| Testo estratto |
==================================================
# [OT] [Risolto] Problemi per la garanzia visti i SO.

## Apetrini

A dicembre 2004 mio padre mi comprò un bellissimo Sony Vaio VGN-A215M.

Dopo 4 giorni avevo gia levato il windows Xp e messo su Gentoo... tutto è andato bene, riuscivo a far andare praticamente tutto e di questo ne ero molto contento.

Quando ho installato gentoo ho lasciato la partizione "rescue" di 7 gb, pensando che magari un giorno mi sarebbe stata utile

.

Circa 12 giorni fa ho avuto fra le mani MacOsX per x86 e quindi decisi di provarlo sul portatile. Non volendo per nessun motivo cancellare gentoo ho cancellato la partizione "rescue" e li ho installato MacOsX.

Tutto andava bene, tranne la risoluzione 1280x800 che non era supportata in quanto mancavano i driver ati. Ho deciso allora di usare la 1024x768, ma come molti sanno se imposti una risoluzione non Widescreen su un Widescreen l'effetto è bruttissimo!! Cosi sono andato nel Bios e ho settato in modo che lo schermo non venisse "allargato" con le risoluzioni piu basse di 1280x800. Cosi riuscivo a far partire MacOsX a 1024x768 con 2 bande nere laterali.

Allora... fin qui tutto bene.
==================================================
Domande sulla geometria della scena
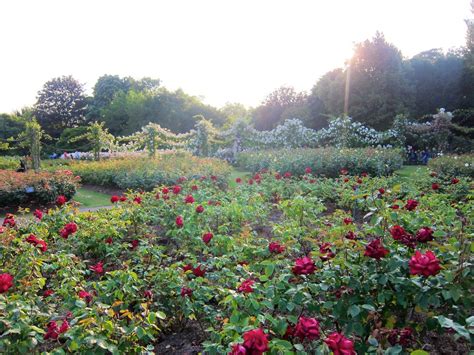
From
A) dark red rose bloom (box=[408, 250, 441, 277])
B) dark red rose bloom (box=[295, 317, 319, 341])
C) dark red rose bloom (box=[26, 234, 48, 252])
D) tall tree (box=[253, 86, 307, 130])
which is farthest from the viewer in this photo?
tall tree (box=[253, 86, 307, 130])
==================================================
| Compiti da svolgere |
a) Rispondi a queste domande sul messaggio che parla del portatile Sony Vaio:
(i) In che mese e anno è stato comprato il portatile?
(ii) Quanti gb occupava la partizione "rescue"?
(iii) Quale risoluzione non era supportata da MacOsX, e per quale motivo?
b) Ricopia dal messaggio sul portatile Sony Vaio la parte che si apre con le parole contenenti "# [OT] [Risolto]" e si chiude con "ero molto contento.".
c) Scrivi come prosegue il messaggio sul portatile Sony Vaio, ripartendo dopo la sua ultima frase.
I record sono materiale a sé, distinto dal testo.

| Risposte ai compiti |
a)
(i) A dicembre 2004.
(ii) 7 gb.
(iii) La 1280x800, perché mancavano i driver ati.

b)
# [OT] [Risolto] Problemi per la garanzia visti i SO.

## Apetrini

A dicembre 2004 mio padre mi comprò un bellissimo Sony Vaio VGN-A215M.

Dopo 4 giorni avevo gia levato il windows Xp e messo su Gentoo... tutto è andato bene, riuscivo a far andare praticamente tutto e di questo ne ero molto contento.

c)
Circa 3 ore fa il portatile ha cominciato a sclerare, anzi lo shcermo o la scheda video hanno cominciato a sclerare!!

Ci sono EVIDENTI e Grosse corruzioni video, anche nel bios per dirvela tutta, quindi non è un porblema software!!

Secondo voi cosa puo essere stato? MacOsX? era da un po' che ci giocavo, sembra piuttosto che quando gli ho fatto passare un po' di tempo con lo schermo a bande laterali sia schizzato.

Qualcuno mi dica qualcosa...

Ora, siccome il portatile è ancora in garanzia secondo voi mi rompono le scatole per linux, per aver cancellato la partizione di rescue e per aver messo su MacOsx x86.

Scusate lo sfogo, ma non sapevo a chi chiedere, il forum gentoo mi è parso l'unico luogo...

Grazie in anticipo.

----------

## pistodj

beh io nn mi farei molti problemi ad usare la garanzia...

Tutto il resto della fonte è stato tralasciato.